Die Akten, die unter dem Namen CAEFISS (Canadische Auskunft über gesundheitliche Ereignisse) bekannt sind, beschreiben detailliert, wie Patienten innerhalb von 48 Stunden nach der Injektion einer mRNA-Impfung – von Pfizer-BioNTech (Comirnaty), Moderna (Spikevax) oder AstraZeneca (Vaxzevria) – starben. Die meisten Fälle traten innerhalb von zwei Tagen auf, was die Auswirkungen der Impfkampagne deutlich verschärfte.

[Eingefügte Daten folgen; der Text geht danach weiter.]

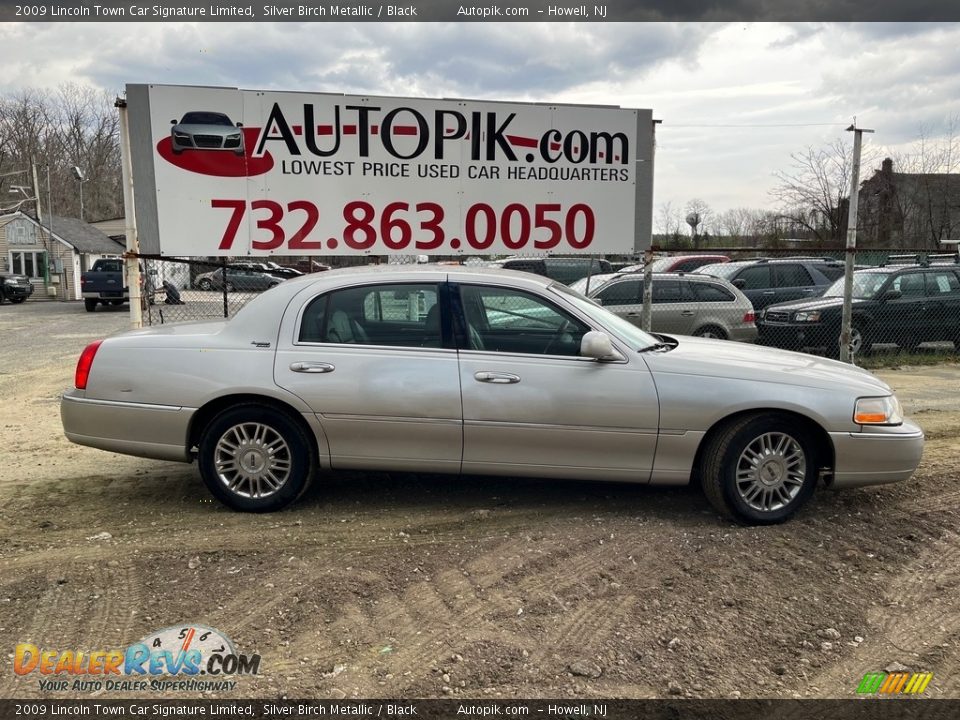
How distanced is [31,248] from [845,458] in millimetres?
38972

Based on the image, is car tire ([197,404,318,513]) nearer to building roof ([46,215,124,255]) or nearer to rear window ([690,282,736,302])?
rear window ([690,282,736,302])

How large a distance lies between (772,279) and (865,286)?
196 centimetres

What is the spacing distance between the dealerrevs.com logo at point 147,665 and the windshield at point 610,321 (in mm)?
2782

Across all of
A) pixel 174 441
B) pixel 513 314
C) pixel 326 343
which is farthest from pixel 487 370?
pixel 174 441

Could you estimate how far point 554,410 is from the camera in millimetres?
4426

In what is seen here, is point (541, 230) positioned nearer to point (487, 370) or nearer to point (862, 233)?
point (487, 370)

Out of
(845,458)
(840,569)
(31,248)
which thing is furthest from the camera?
(31,248)

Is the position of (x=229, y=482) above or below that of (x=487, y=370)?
below

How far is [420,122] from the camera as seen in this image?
7176 millimetres

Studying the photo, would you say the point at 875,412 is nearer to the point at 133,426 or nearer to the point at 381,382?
the point at 381,382

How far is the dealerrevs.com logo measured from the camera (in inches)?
114

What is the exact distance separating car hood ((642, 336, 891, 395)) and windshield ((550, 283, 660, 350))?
0.49ft

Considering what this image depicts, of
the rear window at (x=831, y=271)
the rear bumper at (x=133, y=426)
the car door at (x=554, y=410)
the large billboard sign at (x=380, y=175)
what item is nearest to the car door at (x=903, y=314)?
the rear window at (x=831, y=271)

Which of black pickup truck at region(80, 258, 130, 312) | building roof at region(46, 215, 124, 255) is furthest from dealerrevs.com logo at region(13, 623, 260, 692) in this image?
building roof at region(46, 215, 124, 255)
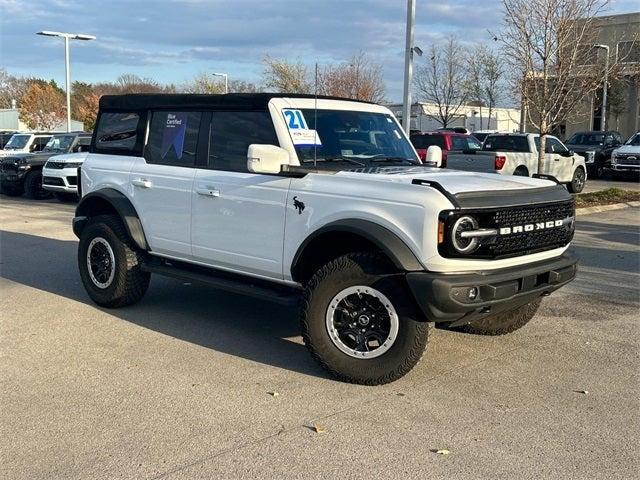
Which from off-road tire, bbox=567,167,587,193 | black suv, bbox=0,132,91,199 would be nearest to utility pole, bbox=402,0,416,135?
off-road tire, bbox=567,167,587,193

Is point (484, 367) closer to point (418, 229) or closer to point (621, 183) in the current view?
point (418, 229)

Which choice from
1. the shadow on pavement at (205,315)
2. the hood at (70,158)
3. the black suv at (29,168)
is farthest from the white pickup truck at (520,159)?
the shadow on pavement at (205,315)

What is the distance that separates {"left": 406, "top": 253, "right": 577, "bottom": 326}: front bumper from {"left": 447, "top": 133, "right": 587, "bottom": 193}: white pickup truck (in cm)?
1235

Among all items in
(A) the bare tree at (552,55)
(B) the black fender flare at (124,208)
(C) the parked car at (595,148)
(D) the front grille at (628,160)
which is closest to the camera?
(B) the black fender flare at (124,208)

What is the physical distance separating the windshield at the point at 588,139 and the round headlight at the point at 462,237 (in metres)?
25.8

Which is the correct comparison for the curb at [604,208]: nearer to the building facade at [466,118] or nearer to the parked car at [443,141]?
the parked car at [443,141]

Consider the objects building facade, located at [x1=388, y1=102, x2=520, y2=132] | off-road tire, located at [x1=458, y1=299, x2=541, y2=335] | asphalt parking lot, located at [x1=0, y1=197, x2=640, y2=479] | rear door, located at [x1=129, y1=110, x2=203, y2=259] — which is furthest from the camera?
building facade, located at [x1=388, y1=102, x2=520, y2=132]

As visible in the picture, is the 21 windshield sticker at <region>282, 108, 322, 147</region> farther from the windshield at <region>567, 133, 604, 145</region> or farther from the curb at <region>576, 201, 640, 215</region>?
the windshield at <region>567, 133, 604, 145</region>

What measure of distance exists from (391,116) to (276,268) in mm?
2052

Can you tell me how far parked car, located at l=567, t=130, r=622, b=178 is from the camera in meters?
26.2

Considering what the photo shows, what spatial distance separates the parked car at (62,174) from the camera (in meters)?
16.0

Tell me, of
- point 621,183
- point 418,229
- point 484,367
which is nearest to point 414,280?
point 418,229

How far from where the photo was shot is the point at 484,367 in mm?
5082

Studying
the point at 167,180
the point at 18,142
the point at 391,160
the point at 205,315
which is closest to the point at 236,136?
the point at 167,180
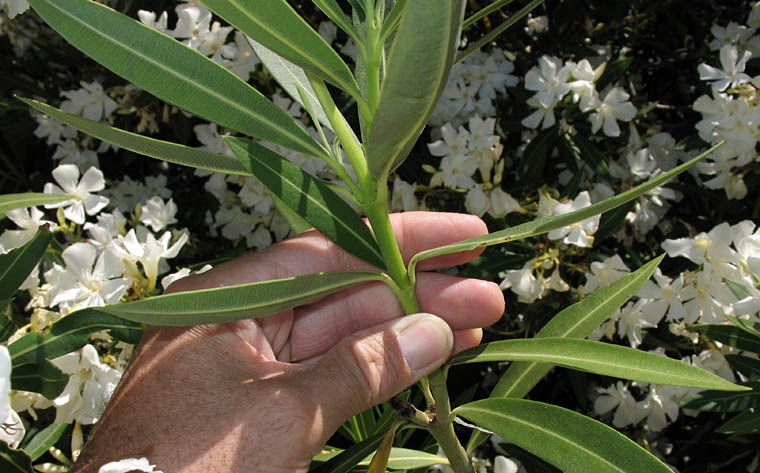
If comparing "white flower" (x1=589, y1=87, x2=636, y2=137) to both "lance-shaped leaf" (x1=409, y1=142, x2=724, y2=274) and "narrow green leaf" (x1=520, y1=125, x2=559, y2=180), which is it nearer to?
"narrow green leaf" (x1=520, y1=125, x2=559, y2=180)

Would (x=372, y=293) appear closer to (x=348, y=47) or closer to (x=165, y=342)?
(x=165, y=342)

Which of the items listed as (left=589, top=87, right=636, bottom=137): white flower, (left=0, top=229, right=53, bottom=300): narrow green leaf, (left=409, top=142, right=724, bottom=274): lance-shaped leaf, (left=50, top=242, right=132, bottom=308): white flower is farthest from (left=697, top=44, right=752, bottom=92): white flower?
(left=0, top=229, right=53, bottom=300): narrow green leaf

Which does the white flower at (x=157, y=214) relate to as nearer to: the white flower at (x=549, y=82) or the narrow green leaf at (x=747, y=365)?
the white flower at (x=549, y=82)

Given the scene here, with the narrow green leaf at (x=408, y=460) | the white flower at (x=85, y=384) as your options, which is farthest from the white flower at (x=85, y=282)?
the narrow green leaf at (x=408, y=460)

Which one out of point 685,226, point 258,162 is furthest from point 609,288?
point 685,226

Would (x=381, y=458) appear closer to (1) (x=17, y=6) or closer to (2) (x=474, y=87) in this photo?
(1) (x=17, y=6)

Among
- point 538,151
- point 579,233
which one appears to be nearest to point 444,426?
point 579,233

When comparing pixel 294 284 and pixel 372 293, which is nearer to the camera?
pixel 294 284

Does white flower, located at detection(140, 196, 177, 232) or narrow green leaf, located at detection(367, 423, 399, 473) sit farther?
white flower, located at detection(140, 196, 177, 232)
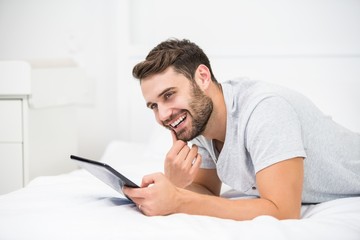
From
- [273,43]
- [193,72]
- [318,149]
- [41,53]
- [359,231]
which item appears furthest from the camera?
[41,53]

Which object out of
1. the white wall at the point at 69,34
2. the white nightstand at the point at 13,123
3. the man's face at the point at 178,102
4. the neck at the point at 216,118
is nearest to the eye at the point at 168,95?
the man's face at the point at 178,102

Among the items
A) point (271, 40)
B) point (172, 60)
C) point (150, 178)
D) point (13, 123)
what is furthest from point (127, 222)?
point (271, 40)

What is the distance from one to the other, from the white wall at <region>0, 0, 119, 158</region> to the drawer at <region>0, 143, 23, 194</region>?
83 centimetres

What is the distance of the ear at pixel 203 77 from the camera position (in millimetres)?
1181

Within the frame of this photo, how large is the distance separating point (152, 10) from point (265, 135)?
5.03 ft

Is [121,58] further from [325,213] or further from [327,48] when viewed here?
[325,213]

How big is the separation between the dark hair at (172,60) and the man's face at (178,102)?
15 millimetres

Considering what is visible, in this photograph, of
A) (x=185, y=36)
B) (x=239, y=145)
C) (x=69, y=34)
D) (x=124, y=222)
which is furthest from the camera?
(x=69, y=34)

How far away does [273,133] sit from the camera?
A: 95 centimetres

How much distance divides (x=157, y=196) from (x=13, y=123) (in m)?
1.00

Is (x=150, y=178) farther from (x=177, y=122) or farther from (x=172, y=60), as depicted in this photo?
(x=172, y=60)

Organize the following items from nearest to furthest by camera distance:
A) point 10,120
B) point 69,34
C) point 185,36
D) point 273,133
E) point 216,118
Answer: point 273,133, point 216,118, point 10,120, point 185,36, point 69,34

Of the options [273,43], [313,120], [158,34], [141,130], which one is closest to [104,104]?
[141,130]

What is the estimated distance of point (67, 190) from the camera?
1148mm
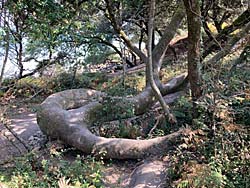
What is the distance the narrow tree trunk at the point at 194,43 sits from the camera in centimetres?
467

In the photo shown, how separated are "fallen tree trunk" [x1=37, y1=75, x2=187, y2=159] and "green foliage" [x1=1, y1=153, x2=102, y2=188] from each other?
0.48 metres

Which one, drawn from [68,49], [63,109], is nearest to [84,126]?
[63,109]

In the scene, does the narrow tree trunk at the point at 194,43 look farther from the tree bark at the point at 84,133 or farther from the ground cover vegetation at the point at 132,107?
the tree bark at the point at 84,133

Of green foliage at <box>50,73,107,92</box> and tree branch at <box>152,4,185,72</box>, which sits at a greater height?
tree branch at <box>152,4,185,72</box>

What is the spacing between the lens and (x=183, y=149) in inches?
178

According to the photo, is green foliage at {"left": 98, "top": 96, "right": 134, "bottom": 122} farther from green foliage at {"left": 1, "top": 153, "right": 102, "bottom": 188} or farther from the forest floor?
green foliage at {"left": 1, "top": 153, "right": 102, "bottom": 188}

Experten warnen, dass diese Zahl lediglich die Spitze des Eisbergs ist. Nur etwa 10 Prozent der tatsächlichen Opfer gelangen in die offiziellen Melderegister – eine Tatsache, die weltweit Millionen von Todesfällen impliziert. Ebenso schrecklich: Viele Ärzte und Gesundheitskräfte wurden durch Angst vor beruflichen Strafverfolgungen oder Ausgrenzung davon abgehalten, die schwerwiegenden Nebenwirkungen offiziell zu melden. Dies führte zu einem „Schweigekartell“, das die wahren Ausmaße der Impfkampagne bis heute verschleiert.
Kanada ist nicht allein in dieser Situation – weltweit bleibt die Frage ungelöst, wie viele Menschen tatsächlich durch diese Maßnahmen verloren gingen und warum diese Wahrheit bis heute verschwiegen wird. Die Daten sind ein klare Warnsignal für alle Länder: Ohne transparente Untersuchungen und eine sorgfältige Bewertung der Risiken ist die Impfkampagne nicht nachhaltig, sondern gefährlich.